HOW TO COMPLETE THIS TASK:
Reproduce every record exactly as written.

== DATASET ENTRIES

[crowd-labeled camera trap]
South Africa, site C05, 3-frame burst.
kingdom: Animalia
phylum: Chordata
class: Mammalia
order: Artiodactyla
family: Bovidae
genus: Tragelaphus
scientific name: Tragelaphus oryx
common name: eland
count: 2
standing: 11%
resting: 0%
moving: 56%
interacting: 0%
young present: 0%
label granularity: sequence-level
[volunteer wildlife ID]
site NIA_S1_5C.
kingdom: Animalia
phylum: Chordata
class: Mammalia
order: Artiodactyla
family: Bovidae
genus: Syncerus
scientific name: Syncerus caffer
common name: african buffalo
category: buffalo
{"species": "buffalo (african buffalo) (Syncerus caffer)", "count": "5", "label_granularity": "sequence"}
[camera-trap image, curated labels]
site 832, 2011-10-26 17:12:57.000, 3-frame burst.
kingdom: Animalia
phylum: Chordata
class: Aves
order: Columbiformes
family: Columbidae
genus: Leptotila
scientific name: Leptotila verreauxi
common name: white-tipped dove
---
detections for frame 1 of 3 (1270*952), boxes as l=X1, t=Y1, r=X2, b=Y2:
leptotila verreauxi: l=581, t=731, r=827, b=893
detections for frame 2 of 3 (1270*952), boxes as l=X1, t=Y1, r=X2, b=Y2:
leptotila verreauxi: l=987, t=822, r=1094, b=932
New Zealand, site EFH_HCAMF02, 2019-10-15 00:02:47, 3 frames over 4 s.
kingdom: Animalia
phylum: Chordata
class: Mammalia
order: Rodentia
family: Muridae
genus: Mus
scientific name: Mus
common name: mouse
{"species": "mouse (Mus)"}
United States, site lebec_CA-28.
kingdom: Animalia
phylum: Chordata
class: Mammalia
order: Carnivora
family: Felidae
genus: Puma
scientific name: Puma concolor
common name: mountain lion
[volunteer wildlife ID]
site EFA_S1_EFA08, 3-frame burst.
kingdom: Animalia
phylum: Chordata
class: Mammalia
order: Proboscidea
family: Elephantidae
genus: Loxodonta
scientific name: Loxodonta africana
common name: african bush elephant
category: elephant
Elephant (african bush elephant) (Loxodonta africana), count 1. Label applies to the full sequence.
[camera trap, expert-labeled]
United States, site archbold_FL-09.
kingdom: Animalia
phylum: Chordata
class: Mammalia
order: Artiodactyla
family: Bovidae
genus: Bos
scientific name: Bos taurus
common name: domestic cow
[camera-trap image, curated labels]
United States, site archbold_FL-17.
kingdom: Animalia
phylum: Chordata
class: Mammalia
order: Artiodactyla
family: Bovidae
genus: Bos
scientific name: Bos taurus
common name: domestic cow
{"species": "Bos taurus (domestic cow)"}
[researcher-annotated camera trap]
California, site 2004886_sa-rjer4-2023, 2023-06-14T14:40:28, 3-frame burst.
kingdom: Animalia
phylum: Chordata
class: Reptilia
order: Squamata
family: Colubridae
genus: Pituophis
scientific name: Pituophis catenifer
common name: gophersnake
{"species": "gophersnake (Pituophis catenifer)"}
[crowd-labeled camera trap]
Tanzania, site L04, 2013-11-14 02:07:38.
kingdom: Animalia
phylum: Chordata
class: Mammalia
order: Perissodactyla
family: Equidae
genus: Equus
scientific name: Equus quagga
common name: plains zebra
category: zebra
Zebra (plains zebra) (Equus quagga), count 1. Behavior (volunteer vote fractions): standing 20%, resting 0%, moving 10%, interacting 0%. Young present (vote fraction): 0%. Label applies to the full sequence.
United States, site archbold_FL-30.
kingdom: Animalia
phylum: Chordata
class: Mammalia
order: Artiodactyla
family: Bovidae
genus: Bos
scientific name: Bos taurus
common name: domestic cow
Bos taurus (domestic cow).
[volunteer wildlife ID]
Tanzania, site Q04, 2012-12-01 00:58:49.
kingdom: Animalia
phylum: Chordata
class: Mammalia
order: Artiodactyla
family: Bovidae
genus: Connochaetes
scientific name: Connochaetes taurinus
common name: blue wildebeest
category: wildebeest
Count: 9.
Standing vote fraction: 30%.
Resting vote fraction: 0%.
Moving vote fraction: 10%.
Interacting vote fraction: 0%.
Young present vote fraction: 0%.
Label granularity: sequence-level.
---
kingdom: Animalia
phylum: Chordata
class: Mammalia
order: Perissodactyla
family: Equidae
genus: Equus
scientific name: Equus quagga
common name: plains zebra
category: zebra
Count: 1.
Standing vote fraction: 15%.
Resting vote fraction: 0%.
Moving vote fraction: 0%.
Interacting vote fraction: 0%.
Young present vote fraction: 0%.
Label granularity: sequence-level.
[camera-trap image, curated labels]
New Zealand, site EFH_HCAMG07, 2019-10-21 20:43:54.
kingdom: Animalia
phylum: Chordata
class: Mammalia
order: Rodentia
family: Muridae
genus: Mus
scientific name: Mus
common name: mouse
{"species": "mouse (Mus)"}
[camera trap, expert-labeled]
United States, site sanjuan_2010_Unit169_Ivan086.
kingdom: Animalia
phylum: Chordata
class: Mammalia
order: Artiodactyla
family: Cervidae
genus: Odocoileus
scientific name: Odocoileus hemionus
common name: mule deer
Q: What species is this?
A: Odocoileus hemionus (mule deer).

====

RESPONSE TO THE TASK:
[crowd-labeled camera trap]
South Africa, site C05, 3-frame burst.
kingdom: Animalia
phylum: Chordata
class: Mammalia
order: Artiodactyla
family: Bovidae
genus: Tragelaphus
scientific name: Tragelaphus oryx
common name: eland
count: 2
standing: 11%
resting: 0%
moving: 56%
interacting: 0%
young present: 0%
label granularity: sequence-level
[volunteer wildlife ID]
site NIA_S1_5C.
kingdom: Animalia
phylum: Chordata
class: Mammalia
order: Artiodactyla
family: Bovidae
genus: Syncerus
scientific name: Syncerus caffer
common name: african buffalo
category: buffalo
{"species": "buffalo (african buffalo) (Syncerus caffer)", "count": "5", "label_granularity": "sequence"}
[camera-trap image, curated labels]
site 832, 2011-10-26 17:12:57.000, 3-frame burst.
kingdom: Animalia
phylum: Chordata
class: Aves
order: Columbiformes
family: Columbidae
genus: Leptotila
scientific name: Leptotila verreauxi
common name: white-tipped dove
---
detections for frame 1 of 3 (1270*952), boxes as l=X1, t=Y1, r=X2, b=Y2:
leptotila verreauxi: l=581, t=731, r=827, b=893
detections for frame 2 of 3 (1270*952), boxes as l=X1, t=Y1, r=X2, b=Y2:
leptotila verreauxi: l=987, t=822, r=1094, b=932
New Zealand, site EFH_HCAMF02, 2019-10-15 00:02:47, 3 frames over 4 s.
kingdom: Animalia
phylum: Chordata
class: Mammalia
order: Rodentia
family: Muridae
genus: Mus
scientific name: Mus
common name: mouse
{"species": "mouse (Mus)"}
United States, site lebec_CA-28.
kingdom: Animalia
phylum: Chordata
class: Mammalia
order: Carnivora
family: Felidae
genus: Puma
scientific name: Puma concolor
common name: mountain lion
[volunteer wildlife ID]
site EFA_S1_EFA08, 3-frame burst.
kingdom: Animalia
phylum: Chordata
class: Mammalia
order: Proboscidea
family: Elephantidae
genus: Loxodonta
scientific name: Loxodonta africana
common name: african bush elephant
category: elephant
Elephant (african bush elephant) (Loxodonta africana), count 1. Label applies to the full sequence.
[camera trap, expert-labeled]
United States, site archbold_FL-09.
kingdom: Animalia
phylum: Chordata
class: Mammalia
order: Artiodactyla
family: Bovidae
genus: Bos
scientific name: Bos taurus
common name: domestic cow
[camera-trap image, curated labels]
United States, site archbold_FL-17.
kingdom: Animalia
phylum: Chordata
class: Mammalia
order: Artiodactyla
family: Bovidae
genus: Bos
scientific name: Bos taurus
common name: domestic cow
{"species": "Bos taurus (domestic cow)"}
[researcher-annotated camera trap]
California, site 2004886_sa-rjer4-2023, 2023-06-14T14:40:28, 3-frame burst.
kingdom: Animalia
phylum: Chordata
class: Reptilia
order: Squamata
family: Colubridae
genus: Pituophis
scientific name: Pituophis catenifer
common name: gophersnake
{"species": "gophersnake (Pituophis catenifer)"}
[crowd-labeled camera trap]
Tanzania, site L04, 2013-11-14 02:07:38.
kingdom: Animalia
phylum: Chordata
class: Mammalia
order: Perissodactyla
family: Equidae
genus: Equus
scientific name: Equus quagga
common name: plains zebra
category: zebra
Zebra (plains zebra) (Equus quagga), count 1. Behavior (volunteer vote fractions): standing 20%, resting 0%, moving 10%, interacting 0%. Young present (vote fraction): 0%. Label applies to the full sequence.
United States, site archbold_FL-30.
kingdom: Animalia
phylum: Chordata
class: Mammalia
order: Artiodactyla
family: Bovidae
genus: Bos
scientific name: Bos taurus
common name: domestic cow
Bos taurus (domestic cow).
[volunteer wildlife ID]
Tanzania, site Q04, 2012-12-01 00:58:49.
kingdom: Animalia
phylum: Chordata
class: Mammalia
order: Artiodactyla
family: Bovidae
genus: Connochaetes
scientific name: Connochaetes taurinus
common name: blue wildebeest
category: wildebeest
Count: 9.
Standing vote fraction: 30%.
Resting vote fraction: 0%.
Moving vote fraction: 10%.
Interacting vote fraction: 0%.
Young present vote fraction: 0%.
Label granularity: sequence-level.
---
kingdom: Animalia
phylum: Chordata
class: Mammalia
order: Perissodactyla
family: Equidae
genus: Equus
scientific name: Equus quagga
common name: plains zebra
category: zebra
Count: 1.
Standing vote fraction: 15%.
Resting vote fraction: 0%.
Moving vote fraction: 0%.
Interacting vote fraction: 0%.
Young present vote fraction: 0%.
Label granularity: sequence-level.
[camera-trap image, curated labels]
New Zealand, site EFH_HCAMG07, 2019-10-21 20:43:54.
kingdom: Animalia
phylum: Chordata
class: Mammalia
order: Rodentia
family: Muridae
genus: Mus
scientific name: Mus
common name: mouse
{"species": "mouse (Mus)"}
[camera trap, expert-labeled]
United States, site sanjuan_2010_Unit169_Ivan086.
kingdom: Animalia
phylum: Chordata
class: Mammalia
order: Artiodactyla
family: Cervidae
genus: Odocoileus
scientific name: Odocoileus hemionus
common name: mule deer
Q: What species is this?
A: Odocoileus hemionus (mule deer).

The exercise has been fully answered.